== Page text ==
□ □ □ □ □ □ □

An integrated approach to phonological theory that combines synchronic and diachronic accounts to sound patterns was initiated with Evolutionary Phonology in recent years.[11]

Analysis of phonemes

An important part of traditional, pre-generative schools of phonology is studying which sounds can be grouped into distinctive units within a language; these units are known as phonemes. For example, in English, the "p" sound in pot is aspirated (pronounced [pʰ]) while that in spot is not aspirated (pronounced [p]). However, English speakers intuitively treat both sounds as variations (allophones) of the same phonological category, that is of the phoneme /p/. (Traditionally, it would be argued that if an aspirated [pʰ] were interchanged with the unaspirated [p] in spot, native speakers of English would still hear the same words; that is, the two sounds are perceived as "the same" /p/.) In some other languages, however, these two sounds are perceived as different, and they are consequently assigned to different phonemes. For example, in Thai, Hindi, and Quechua, there are minimal pairs of words for which aspiration is the only contrasting feature (two words can have different meanings but with the only difference in pronunciation being that one has an aspirated sound where the other has an unaspirated one).

Phonological Diagram of modern Arabic and Hebrew vowels
The vowels of modern (Standard) Arabic and (Israeli) Hebrew from the phonemic point of view. Note the intersection of the two circles—the distinction between short a, i and u is made by both speakers, but Arabic lacks the mid articulation of short vowels, while Hebrew lacks the distinction of vowel length.

□ □ □ □ □ □ □

== Short exercise 1 ==
Update the phonology passage: start at the words "Phonological Diagram of" and stop after "of vowel length.", changing "circles" to "rings" in that stretch.
== Short exercise 2 ==
Write what comes next in the phonology passage, starting after its final sentence.

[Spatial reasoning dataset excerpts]
□ □ □ □ □ □ □

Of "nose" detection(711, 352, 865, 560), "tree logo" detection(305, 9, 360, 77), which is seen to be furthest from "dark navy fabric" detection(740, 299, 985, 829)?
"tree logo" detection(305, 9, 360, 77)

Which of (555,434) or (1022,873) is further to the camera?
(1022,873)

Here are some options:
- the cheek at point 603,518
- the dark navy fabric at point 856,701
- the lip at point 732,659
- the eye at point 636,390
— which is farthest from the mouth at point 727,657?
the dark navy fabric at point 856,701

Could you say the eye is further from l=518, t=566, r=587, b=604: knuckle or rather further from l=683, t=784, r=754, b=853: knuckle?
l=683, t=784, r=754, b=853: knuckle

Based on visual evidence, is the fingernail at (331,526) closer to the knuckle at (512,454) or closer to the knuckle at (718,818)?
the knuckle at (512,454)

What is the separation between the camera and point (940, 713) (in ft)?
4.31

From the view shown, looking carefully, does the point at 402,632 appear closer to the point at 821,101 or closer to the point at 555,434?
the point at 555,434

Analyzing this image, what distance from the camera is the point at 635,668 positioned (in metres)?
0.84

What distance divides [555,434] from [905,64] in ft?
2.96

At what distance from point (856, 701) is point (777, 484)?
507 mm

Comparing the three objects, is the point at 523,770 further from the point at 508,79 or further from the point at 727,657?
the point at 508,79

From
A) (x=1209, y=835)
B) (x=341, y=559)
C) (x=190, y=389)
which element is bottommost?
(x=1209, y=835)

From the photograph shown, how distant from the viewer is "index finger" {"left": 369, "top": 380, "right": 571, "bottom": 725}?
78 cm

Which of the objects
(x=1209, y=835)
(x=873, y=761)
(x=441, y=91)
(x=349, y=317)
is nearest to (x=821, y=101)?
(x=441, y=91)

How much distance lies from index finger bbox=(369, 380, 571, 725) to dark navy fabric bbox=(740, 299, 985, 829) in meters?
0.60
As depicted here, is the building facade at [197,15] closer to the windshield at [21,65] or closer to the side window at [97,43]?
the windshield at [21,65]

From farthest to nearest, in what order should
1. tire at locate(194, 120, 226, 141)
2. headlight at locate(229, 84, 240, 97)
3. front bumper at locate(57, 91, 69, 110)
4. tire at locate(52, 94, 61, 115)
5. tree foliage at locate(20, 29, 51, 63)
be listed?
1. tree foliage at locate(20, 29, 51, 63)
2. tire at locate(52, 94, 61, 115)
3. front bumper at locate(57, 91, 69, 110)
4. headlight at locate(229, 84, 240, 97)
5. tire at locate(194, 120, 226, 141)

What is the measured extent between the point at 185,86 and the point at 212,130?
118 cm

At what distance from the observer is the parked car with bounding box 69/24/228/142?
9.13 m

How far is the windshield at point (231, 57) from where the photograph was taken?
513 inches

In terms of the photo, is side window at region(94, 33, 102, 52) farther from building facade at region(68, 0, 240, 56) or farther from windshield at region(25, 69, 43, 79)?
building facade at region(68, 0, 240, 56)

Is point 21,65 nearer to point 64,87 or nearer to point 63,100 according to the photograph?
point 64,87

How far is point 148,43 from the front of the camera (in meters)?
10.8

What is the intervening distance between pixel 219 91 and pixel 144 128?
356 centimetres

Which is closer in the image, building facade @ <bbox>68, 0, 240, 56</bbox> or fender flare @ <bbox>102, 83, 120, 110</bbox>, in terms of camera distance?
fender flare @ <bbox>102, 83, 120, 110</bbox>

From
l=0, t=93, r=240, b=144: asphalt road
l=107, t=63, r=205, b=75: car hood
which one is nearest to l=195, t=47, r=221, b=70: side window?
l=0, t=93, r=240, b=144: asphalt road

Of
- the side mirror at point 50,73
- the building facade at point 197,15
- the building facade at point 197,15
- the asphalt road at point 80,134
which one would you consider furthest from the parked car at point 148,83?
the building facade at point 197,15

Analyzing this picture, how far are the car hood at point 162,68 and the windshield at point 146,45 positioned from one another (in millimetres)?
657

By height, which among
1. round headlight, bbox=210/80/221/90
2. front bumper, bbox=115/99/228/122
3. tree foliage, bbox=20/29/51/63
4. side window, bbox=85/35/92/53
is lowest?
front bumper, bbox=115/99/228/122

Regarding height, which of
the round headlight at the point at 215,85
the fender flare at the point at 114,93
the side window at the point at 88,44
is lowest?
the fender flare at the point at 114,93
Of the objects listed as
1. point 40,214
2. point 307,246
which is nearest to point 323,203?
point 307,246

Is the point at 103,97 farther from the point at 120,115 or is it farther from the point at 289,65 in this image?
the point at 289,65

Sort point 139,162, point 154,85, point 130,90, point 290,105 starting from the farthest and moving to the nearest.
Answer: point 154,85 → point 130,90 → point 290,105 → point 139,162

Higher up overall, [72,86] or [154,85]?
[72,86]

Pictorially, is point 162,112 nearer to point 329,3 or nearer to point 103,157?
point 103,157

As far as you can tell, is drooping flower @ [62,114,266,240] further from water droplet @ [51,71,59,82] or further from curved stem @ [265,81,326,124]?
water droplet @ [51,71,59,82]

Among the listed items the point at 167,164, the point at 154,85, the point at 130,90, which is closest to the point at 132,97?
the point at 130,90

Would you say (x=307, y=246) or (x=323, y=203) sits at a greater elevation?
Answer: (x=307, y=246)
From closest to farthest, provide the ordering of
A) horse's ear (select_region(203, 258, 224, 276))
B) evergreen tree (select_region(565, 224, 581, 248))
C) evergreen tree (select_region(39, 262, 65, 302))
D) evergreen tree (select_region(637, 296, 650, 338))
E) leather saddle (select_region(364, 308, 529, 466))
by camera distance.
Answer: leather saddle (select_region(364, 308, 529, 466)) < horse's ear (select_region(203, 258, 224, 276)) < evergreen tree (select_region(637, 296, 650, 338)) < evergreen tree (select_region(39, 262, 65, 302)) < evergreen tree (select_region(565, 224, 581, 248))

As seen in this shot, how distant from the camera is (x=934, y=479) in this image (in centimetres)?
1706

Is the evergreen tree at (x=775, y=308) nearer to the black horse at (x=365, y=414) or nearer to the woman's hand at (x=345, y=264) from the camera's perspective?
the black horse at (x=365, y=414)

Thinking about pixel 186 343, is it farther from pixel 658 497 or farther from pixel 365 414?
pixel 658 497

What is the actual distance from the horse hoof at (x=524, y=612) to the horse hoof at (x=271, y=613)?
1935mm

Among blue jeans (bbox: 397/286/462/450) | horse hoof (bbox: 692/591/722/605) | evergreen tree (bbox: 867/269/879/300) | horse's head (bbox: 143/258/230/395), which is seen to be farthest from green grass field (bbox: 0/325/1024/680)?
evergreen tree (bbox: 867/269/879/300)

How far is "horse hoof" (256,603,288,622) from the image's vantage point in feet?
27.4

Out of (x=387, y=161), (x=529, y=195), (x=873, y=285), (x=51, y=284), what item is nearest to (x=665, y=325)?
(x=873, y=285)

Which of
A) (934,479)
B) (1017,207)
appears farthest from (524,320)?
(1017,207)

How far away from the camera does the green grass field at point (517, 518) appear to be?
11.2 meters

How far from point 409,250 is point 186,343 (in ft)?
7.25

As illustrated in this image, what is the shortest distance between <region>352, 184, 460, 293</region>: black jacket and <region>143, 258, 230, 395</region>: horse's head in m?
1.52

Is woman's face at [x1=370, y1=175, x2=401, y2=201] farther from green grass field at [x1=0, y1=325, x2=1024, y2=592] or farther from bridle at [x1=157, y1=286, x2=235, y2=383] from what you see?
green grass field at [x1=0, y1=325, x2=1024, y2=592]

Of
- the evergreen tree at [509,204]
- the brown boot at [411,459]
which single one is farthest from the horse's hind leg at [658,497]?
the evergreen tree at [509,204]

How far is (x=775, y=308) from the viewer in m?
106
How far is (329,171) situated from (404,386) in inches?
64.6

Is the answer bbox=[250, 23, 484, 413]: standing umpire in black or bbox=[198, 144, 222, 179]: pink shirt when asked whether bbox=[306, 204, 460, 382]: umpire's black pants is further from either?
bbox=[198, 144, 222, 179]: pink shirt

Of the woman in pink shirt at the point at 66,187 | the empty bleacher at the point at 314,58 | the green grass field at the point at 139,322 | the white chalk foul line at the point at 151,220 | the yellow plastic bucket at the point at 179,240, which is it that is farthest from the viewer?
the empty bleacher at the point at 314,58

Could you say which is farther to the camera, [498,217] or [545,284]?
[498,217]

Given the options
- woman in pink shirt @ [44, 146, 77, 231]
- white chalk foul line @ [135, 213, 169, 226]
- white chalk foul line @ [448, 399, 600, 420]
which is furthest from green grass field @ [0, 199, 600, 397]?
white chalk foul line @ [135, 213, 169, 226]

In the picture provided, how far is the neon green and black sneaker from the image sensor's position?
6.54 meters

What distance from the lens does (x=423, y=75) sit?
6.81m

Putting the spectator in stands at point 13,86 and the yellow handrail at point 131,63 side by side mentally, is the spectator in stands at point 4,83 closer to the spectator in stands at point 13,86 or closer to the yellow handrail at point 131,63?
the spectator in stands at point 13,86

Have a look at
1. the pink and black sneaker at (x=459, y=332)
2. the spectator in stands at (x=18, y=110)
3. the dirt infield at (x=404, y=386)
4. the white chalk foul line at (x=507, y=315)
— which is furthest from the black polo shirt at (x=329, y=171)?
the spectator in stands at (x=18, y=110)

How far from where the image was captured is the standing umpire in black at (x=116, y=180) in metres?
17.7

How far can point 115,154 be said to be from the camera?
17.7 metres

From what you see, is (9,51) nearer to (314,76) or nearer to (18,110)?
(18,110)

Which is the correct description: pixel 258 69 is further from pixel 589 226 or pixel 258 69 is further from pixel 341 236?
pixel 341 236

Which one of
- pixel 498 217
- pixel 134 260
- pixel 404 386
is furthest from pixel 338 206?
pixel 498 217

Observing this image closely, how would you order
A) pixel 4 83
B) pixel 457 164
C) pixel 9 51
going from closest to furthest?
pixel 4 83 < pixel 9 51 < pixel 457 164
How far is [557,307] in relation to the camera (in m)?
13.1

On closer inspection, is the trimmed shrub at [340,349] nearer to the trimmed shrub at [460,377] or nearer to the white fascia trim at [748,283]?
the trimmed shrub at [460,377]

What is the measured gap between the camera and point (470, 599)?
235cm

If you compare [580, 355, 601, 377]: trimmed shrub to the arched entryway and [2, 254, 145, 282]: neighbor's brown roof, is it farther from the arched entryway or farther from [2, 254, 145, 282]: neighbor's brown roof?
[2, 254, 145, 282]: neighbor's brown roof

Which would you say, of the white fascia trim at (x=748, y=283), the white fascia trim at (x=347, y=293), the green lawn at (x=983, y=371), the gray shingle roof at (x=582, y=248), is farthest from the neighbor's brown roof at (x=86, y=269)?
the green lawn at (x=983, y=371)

□ □ □ □ □ □ □

== Exercise output 1 ==
Phonological Diagram of modern Arabic and Hebrew vowels
The vowels of modern (Standard) Arabic and (Israeli) Hebrew from the phonemic point of view. Note the intersection of the two rings—the distinction between short a, i and u is made by both speakers, but Arabic lacks the mid articulation of short vowels, while Hebrew lacks the distinction of vowel length.

== Exercise output 2 ==
Phonetic Diagram of modern Arabic and Hebrew vowels
The vowels of modern (Standard) Arabic and (Israeli) Hebrew from the phonetic point of view. Note that the two circles are totally separate—none of the vowel-sounds made by speakers of one language is made by speakers of the other.

Part of the phonological study of a language therefore involves looking at data (phonetic transcriptions of the speech of native speakers) and trying to deduce what the underlying phonemes are and what the sound inventory of the language is. The presence or absence of minimal pairs, as mentioned above, is a frequently used criterion for deciding whether two sounds should be assigned to the same phoneme. However, other considerations often need to be taken into account as well.

The particular contrasts which are phonemic in a language can change over time. At one time, [f] and [v], two sounds that have the same place and manner of articulation and differ in voicing only, were allophones of the same phoneme in English, but later came to belong to separate phonemes. This is one of the main factors of historical change of languages as described in historical linguistics.

The findings and insights of speech perception and articulation research complicate the traditional and somewhat intuitive idea of interchangeable allophones being perceived as the same phoneme. First, interchanged allophones of the same phoneme can result in unrecognizable words. Second, actual speech, even at a word level, is highly co-articulated, so it is problematic to expect to be able to splice words into simple segments without affecting speech perception.

Different linguists therefore take different approaches to the problem of assigning sounds to phonemes. For example, they differ in the extent to which they require allophones to be phonetically similar. There are also differing ideas as to whether this grouping of sounds is purely a tool for linguistic analysis, or reflects an actual process in the way the human brain processes a language.

Since the early 1960s, theoretical linguists have moved away from the traditional concept of a phoneme, preferring to consider basic units at a more abstract level, as a component of morphemes; these units can be called morphophonemes, and analysis using this approach is called morphophonology.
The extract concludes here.